Wherever the string "frames" appears in the listing, copy that line.
........
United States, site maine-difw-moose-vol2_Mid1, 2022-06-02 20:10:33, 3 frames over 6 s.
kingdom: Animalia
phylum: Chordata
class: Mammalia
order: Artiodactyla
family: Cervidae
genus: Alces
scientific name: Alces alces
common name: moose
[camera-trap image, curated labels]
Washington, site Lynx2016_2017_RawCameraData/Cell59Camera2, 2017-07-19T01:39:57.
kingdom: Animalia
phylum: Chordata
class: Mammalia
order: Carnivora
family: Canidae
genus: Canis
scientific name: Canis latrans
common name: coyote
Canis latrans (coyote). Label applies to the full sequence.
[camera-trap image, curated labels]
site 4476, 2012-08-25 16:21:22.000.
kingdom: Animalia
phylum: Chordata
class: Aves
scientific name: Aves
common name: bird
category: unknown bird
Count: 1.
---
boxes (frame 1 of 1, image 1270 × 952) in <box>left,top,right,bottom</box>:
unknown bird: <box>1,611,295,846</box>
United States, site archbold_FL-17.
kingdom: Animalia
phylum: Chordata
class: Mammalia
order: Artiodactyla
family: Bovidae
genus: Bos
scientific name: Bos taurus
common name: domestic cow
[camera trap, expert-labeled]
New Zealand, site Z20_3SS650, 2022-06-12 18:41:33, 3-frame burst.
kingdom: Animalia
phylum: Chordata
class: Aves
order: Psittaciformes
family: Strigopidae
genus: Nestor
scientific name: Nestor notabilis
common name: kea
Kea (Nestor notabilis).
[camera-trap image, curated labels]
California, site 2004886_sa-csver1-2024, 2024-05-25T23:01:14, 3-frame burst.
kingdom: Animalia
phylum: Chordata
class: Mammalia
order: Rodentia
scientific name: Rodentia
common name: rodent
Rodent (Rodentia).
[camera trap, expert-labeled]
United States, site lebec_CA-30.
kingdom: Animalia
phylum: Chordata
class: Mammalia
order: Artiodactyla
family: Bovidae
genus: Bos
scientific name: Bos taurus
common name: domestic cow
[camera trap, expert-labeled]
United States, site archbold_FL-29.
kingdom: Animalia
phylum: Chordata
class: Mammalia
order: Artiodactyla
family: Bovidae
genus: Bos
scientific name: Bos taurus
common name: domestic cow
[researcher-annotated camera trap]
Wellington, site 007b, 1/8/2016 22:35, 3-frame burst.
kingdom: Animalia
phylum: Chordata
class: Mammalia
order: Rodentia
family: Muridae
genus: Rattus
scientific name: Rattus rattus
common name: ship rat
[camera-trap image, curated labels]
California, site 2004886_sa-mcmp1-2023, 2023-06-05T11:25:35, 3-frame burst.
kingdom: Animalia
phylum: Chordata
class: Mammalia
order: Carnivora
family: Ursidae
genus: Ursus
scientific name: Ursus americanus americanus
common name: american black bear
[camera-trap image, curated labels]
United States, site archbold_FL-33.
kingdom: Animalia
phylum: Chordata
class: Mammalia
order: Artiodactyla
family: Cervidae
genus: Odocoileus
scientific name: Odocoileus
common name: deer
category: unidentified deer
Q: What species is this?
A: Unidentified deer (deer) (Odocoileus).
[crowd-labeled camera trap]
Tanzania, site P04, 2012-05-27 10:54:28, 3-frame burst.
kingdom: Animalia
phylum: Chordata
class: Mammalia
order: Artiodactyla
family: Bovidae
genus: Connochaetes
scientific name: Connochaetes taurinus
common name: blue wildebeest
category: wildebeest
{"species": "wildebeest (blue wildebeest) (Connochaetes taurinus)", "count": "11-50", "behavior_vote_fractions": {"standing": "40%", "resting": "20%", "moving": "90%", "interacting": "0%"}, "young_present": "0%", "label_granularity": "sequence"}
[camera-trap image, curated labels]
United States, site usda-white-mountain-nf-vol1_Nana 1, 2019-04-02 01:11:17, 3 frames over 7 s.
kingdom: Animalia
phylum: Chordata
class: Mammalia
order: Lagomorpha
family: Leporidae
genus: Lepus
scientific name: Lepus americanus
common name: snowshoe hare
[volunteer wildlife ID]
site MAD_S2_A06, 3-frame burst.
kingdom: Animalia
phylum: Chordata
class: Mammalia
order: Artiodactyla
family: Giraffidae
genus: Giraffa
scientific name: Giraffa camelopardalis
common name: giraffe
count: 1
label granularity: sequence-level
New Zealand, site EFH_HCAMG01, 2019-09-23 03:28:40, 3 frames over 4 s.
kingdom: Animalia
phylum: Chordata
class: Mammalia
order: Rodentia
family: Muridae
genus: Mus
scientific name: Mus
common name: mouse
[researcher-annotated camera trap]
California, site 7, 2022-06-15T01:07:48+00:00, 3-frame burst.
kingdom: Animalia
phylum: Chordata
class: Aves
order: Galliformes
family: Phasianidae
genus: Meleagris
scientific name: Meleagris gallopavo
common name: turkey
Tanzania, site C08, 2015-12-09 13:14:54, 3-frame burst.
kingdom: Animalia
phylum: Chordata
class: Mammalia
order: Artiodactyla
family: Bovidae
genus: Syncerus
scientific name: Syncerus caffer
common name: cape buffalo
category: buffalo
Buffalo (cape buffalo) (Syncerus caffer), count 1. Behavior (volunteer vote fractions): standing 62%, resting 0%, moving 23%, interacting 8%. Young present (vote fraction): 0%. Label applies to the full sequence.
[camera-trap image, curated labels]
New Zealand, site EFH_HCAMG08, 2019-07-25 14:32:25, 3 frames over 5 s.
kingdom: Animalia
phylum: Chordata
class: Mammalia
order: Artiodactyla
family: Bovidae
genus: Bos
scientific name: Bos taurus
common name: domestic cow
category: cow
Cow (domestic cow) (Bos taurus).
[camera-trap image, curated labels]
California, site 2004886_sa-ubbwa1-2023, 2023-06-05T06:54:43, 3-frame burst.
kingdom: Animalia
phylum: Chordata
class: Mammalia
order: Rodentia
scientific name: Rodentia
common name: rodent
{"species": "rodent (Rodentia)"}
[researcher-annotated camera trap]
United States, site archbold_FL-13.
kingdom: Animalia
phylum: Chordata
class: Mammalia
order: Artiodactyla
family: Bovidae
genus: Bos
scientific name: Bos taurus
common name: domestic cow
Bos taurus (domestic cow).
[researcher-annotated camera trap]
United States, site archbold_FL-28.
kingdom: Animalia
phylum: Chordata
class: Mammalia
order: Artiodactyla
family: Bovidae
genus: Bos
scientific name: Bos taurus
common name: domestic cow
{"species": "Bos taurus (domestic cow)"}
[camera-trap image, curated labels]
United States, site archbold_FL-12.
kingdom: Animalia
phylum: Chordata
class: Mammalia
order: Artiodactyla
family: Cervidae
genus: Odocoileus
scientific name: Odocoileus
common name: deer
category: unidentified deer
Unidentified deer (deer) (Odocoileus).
........
> **Expected answer**:
United States, site maine-difw-moose-vol2_Mid1, 2022-06-02 20:10:33, 3 frames over 6 s.
United States, site usda-white-mountain-nf-vol1_Nana 1, 2019-04-02 01:11:17, 3 frames over 7 s.
New Zealand, site EFH_HCAMG01, 2019-09-23 03:28:40, 3 frames over 4 s.
New Zealand, site EFH_HCAMG08, 2019-07-25 14:32:25, 3 frames over 5 s.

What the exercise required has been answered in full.